[start INFORMATION PROVIDED]

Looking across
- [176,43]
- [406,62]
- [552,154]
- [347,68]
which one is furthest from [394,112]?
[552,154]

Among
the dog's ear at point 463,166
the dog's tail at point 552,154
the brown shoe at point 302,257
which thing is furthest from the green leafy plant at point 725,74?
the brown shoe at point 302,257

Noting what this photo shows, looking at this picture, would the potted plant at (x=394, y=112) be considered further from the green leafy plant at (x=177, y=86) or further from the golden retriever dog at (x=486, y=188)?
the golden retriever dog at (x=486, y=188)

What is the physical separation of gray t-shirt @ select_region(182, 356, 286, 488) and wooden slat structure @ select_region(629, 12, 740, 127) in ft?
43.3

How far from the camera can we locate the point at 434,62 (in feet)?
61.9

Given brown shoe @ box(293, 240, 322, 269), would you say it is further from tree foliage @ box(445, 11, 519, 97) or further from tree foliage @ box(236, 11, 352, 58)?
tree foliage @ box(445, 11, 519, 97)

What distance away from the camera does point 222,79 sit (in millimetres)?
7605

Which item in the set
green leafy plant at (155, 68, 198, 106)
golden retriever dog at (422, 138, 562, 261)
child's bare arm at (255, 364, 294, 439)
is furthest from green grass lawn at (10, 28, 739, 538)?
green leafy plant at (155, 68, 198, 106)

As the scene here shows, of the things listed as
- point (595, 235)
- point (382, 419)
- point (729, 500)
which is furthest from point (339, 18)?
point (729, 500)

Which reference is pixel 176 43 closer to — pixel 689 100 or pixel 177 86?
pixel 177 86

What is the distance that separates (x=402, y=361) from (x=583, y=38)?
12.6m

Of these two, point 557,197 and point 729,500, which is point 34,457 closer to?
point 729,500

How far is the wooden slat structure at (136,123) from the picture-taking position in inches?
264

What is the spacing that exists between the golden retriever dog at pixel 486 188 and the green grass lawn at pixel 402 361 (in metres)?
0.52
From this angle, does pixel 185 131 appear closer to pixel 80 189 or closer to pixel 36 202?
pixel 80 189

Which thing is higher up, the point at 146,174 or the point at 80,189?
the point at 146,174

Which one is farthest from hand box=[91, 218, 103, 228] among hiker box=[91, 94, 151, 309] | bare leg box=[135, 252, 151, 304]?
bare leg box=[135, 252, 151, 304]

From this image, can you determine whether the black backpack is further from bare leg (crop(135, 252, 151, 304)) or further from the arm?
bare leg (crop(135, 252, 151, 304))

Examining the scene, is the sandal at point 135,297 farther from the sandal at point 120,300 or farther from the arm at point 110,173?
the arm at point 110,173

[end INFORMATION PROVIDED]

Find the line with "What is the physical" in the listing above, then write out that line and each remaining line exactly, with no other text.

▸ **WRITTEN RESPONSE**
What is the physical separation of gray t-shirt @ select_region(182, 356, 286, 488) and wooden slat structure @ select_region(629, 12, 740, 127) in ft?
43.3

How far from the camera can we locate the point at 434,62 (in feet)?
61.9

Given brown shoe @ box(293, 240, 322, 269), would you say it is further from tree foliage @ box(445, 11, 519, 97) or further from tree foliage @ box(236, 11, 352, 58)?
tree foliage @ box(445, 11, 519, 97)

What distance away from the camera does point 222,79 sit (in millimetres)?
7605

Which item in the set
green leafy plant at (155, 68, 198, 106)
golden retriever dog at (422, 138, 562, 261)
child's bare arm at (255, 364, 294, 439)
is furthest from green grass lawn at (10, 28, 739, 538)?
green leafy plant at (155, 68, 198, 106)

As the scene here shows, of the things listed as
- point (595, 235)
- point (382, 419)
- point (729, 500)
which is furthest from point (339, 18)?
point (729, 500)

Which reference is pixel 176 43 closer to — pixel 689 100 or pixel 177 86?
pixel 177 86

What is the distance that separates (x=402, y=361) from (x=583, y=38)?
12.6m

Of these two, point 557,197 and point 729,500, which is point 34,457 closer to?
point 729,500

How far is the wooden slat structure at (136,123) from the picture-taking position in inches?
264

What is the spacing that exists between the golden retriever dog at pixel 486 188 and the green grass lawn at pixel 402 361 (in metres)?
0.52
From this angle, does pixel 185 131 appear closer to pixel 80 189 or closer to pixel 36 202?
pixel 80 189

Which thing is higher up, the point at 146,174 or the point at 80,189?
the point at 146,174

Which one is farthest from hand box=[91, 218, 103, 228] among hiker box=[91, 94, 151, 309] | bare leg box=[135, 252, 151, 304]?
bare leg box=[135, 252, 151, 304]

From this image, can you determine whether the black backpack is further from bare leg (crop(135, 252, 151, 304)) or further from the arm?
bare leg (crop(135, 252, 151, 304))

Examining the scene, is the sandal at point 135,297 farther from the sandal at point 120,300 or farther from the arm at point 110,173?
the arm at point 110,173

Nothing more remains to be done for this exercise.